● **Objectif 1**
Résumez l'extrait en deux phrases.
● **Objectif 2**
Recopiez fidèlement, dans l'extrait, tout ce qui va de « De Kennedy à » jusqu'à « l’ensemble des Etats-Unis. ».
##### Extrait
Who You Gonna Believe, Me Or Your Lying Eyes ? (entretien n°5/8 avec Nancy Mathis)

De Kennedy à Clinton

Nancy Mathis est la présidente de First Take Communications, un cabinet spécialisé dans le conseil en interventions médiatiques. Nancy a notamment été journaliste dans la presse, à la radio puis à la télévision notamment sur CBS. Puis elle a fait ses classes en communication politique avec Joe Kennedy (le fils de Bobby), alors Représentant démocrate du Massachusetts, ainsi que pour un comité sur les questions bancaires à la Chambre des Représentants. Elle a, par la suite, travaillé pendant cinq ans avec l’équipe Clinton comme directeur de la communication d’un programme relatif à l’apprentissage pour l’ensemble des Etats-Unis.

No Child Left Behind

Toute réforme aux Etats-Unis se situe au milieu du triangle « politics, policy and press » dont il faut gérer les pôles et les interactions en permanence. Bien qu’élaborée et suivie sur une base bi-partisane, la réforme « No Child Left Behind » dans la domaine de l'éducation n’a pas échappé à la règle.
##########
##### Données fournies
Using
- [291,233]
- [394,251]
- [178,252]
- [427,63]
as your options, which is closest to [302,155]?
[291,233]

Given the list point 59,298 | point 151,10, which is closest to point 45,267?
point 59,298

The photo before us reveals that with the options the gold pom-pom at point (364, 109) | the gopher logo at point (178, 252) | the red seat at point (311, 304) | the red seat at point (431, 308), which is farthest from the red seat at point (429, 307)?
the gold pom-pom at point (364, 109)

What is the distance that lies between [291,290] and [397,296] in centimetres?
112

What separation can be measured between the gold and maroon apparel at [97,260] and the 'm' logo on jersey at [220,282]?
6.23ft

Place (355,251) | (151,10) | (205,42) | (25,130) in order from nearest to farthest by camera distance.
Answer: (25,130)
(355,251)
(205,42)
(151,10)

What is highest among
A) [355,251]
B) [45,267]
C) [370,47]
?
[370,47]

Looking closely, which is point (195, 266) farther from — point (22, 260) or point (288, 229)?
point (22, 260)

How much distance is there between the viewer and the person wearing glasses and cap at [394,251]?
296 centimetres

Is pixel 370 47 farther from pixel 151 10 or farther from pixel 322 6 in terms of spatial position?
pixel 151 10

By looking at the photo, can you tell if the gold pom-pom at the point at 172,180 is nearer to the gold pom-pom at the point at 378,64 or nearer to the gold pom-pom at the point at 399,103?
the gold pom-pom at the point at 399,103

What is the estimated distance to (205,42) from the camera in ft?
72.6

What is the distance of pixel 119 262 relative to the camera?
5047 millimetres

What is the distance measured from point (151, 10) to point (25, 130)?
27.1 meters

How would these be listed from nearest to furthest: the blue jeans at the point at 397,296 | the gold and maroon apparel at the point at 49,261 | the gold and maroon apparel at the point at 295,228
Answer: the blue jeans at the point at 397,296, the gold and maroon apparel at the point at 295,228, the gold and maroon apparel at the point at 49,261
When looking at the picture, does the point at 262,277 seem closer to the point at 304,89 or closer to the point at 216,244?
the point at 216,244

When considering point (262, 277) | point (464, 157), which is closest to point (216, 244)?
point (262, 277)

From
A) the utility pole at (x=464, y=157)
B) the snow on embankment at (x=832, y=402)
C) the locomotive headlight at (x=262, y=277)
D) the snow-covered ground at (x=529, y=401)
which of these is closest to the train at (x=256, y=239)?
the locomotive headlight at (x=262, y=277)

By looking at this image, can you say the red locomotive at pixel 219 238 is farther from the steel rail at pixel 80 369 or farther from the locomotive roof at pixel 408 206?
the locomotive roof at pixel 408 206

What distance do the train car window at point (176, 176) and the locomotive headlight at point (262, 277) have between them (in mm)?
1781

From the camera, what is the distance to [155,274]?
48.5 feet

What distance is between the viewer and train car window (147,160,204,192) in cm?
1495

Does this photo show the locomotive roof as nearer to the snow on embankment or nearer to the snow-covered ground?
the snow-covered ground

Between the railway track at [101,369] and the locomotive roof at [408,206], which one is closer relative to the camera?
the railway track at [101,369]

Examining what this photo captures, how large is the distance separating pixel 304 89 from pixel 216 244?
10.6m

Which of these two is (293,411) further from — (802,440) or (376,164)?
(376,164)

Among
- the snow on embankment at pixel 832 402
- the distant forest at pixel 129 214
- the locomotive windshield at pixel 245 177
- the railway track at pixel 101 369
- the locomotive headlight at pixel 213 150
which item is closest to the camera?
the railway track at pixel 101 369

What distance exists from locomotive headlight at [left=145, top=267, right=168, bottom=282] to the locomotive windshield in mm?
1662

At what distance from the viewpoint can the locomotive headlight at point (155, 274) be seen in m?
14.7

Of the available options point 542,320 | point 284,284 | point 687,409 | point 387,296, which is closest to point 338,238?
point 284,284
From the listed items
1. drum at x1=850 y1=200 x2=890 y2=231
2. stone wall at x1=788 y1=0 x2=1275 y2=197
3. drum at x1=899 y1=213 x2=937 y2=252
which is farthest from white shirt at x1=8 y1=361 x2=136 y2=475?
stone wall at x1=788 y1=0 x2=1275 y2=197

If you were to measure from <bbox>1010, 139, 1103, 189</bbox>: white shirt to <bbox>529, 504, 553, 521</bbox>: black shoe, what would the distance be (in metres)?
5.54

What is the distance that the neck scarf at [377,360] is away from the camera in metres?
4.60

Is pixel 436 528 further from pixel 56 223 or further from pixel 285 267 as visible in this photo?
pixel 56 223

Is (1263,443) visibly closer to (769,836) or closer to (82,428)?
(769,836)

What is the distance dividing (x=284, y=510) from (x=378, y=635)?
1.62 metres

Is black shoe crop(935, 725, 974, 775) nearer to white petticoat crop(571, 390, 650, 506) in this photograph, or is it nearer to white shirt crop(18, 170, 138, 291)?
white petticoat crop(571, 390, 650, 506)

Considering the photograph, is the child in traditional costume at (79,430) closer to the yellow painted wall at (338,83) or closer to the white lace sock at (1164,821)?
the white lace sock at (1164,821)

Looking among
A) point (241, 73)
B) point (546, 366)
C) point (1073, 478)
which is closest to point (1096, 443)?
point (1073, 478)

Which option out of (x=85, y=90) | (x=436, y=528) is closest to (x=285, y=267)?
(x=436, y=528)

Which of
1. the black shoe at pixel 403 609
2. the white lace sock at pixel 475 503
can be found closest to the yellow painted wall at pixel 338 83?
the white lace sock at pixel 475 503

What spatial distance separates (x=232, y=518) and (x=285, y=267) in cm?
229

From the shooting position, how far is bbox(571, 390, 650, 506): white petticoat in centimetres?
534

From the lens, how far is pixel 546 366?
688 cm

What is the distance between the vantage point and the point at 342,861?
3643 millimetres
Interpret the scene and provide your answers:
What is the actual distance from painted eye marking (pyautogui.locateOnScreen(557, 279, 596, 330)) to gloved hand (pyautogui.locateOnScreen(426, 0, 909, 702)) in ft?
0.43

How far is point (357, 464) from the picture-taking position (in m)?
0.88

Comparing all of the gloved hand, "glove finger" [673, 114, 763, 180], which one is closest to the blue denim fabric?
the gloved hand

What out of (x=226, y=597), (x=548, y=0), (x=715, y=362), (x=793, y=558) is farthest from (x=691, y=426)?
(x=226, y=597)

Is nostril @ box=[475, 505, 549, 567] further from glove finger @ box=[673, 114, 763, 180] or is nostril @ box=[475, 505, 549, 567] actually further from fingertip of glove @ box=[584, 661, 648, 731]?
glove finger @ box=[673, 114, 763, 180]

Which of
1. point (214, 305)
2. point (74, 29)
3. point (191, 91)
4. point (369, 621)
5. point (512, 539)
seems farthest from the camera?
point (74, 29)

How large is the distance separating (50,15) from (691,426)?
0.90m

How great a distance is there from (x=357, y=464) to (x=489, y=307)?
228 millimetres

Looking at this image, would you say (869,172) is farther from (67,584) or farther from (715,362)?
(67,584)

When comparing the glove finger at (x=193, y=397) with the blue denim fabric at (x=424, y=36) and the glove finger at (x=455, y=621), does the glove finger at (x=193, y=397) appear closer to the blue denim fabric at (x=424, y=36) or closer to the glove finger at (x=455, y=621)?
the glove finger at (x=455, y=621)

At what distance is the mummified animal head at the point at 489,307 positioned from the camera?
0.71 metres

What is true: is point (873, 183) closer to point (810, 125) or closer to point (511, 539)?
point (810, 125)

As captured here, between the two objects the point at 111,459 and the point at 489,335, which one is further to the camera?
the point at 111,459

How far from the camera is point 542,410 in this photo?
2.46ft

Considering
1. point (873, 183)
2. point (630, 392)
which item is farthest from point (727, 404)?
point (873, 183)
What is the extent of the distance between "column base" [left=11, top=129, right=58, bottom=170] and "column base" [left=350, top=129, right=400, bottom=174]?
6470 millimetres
##########
● **Réponse 1**
Nancy Mathis préside First Take Communications, un cabinet de conseil en interventions médiatiques, après avoir été journaliste dans la presse, à la radio et à la télévision, puis avoir travaillé en communication politique avec Joe Kennedy et avec l'équipe Clinton. Toute réforme aux États-Unis se situe au milieu du triangle « politics, policy and press », et la réforme « No Child Left Behind » dans le domaine de l'éducation, bien que bipartisane, n'a pas échappé à cette règle.

● **Réponse 2**
De Kennedy à Clinton

Nancy Mathis est la présidente de First Take Communications, un cabinet spécialisé dans le conseil en interventions médiatiques. Nancy a notamment été journaliste dans la presse, à la radio puis à la télévision notamment sur CBS. Puis elle a fait ses classes en communication politique avec Joe Kennedy (le fils de Bobby), alors Représentant démocrate du Massachusetts, ainsi que pour un comité sur les questions bancaires à la Chambre des Représentants. Elle a, par la suite, travaillé pendant cinq ans avec l’équipe Clinton comme directeur de la communication d’un programme relatif à l’apprentissage pour l’ensemble des Etats-Unis.